* GOAL OF THE EXERCISE: Working from the records below, return word for word the line that contains "북극곰 사진을 찍으러 알래스카에 간 사진가는 놀랍도록 슬픈 사실을 깨달았다" and each line after it, ending with the last. Skip all pictures.

*** MATERIAL TO PROCESS

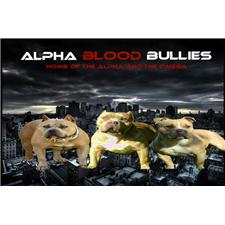 View full profile for ALPHA BLOOD BULLIES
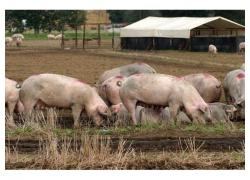White Large Pigs for sale!!
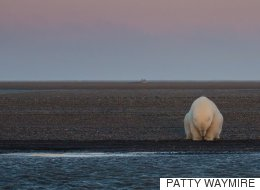 북극곰 사진을 찍으러 알래스카에 간 사진가는 놀랍도록 슬픈 사실을 깨달았다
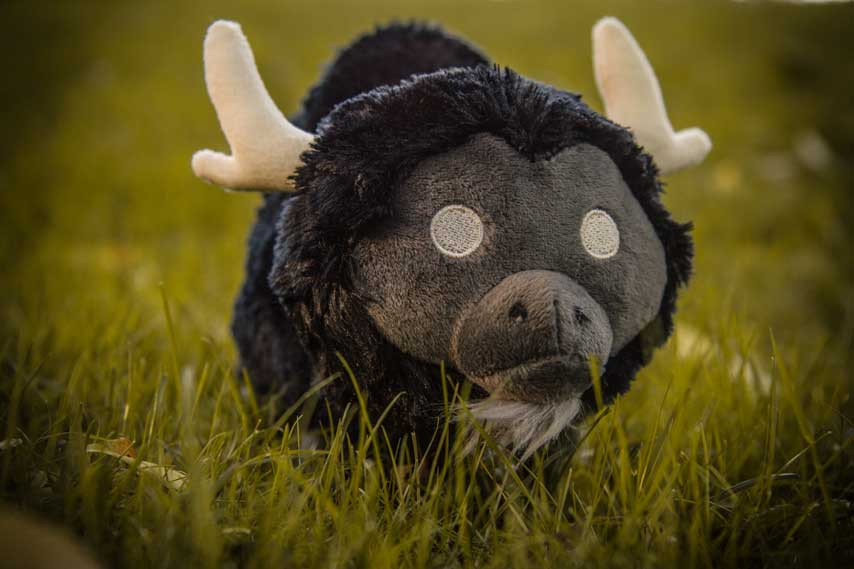 dont_starve_plushie_shadow_beefalo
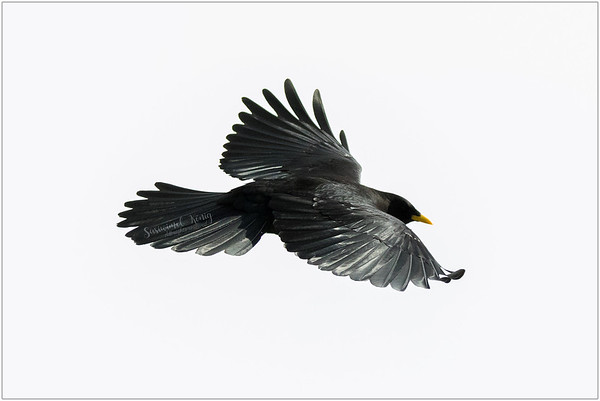 Alpine Chough OR Yellow-billed Chough (Alpendohle) : a high altitude bird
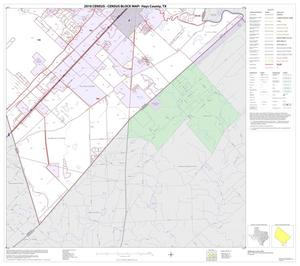 Primary view of object titled '2010 Census County Block Map: Hays County, Block 17'.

******

* SOLUTION FOR THIS PROBLEM:
 북극곰 사진을 찍으러 알래스카에 간 사진가는 놀랍도록 슬픈 사실을 깨달았다
 dont_starve_plushie_shadow_beefalo
 Alpine Chough OR Yellow-billed Chough (Alpendohle) : a high altitude bird
 Primary view of object titled '2010 Census County Block Map: Hays County, Block 17'.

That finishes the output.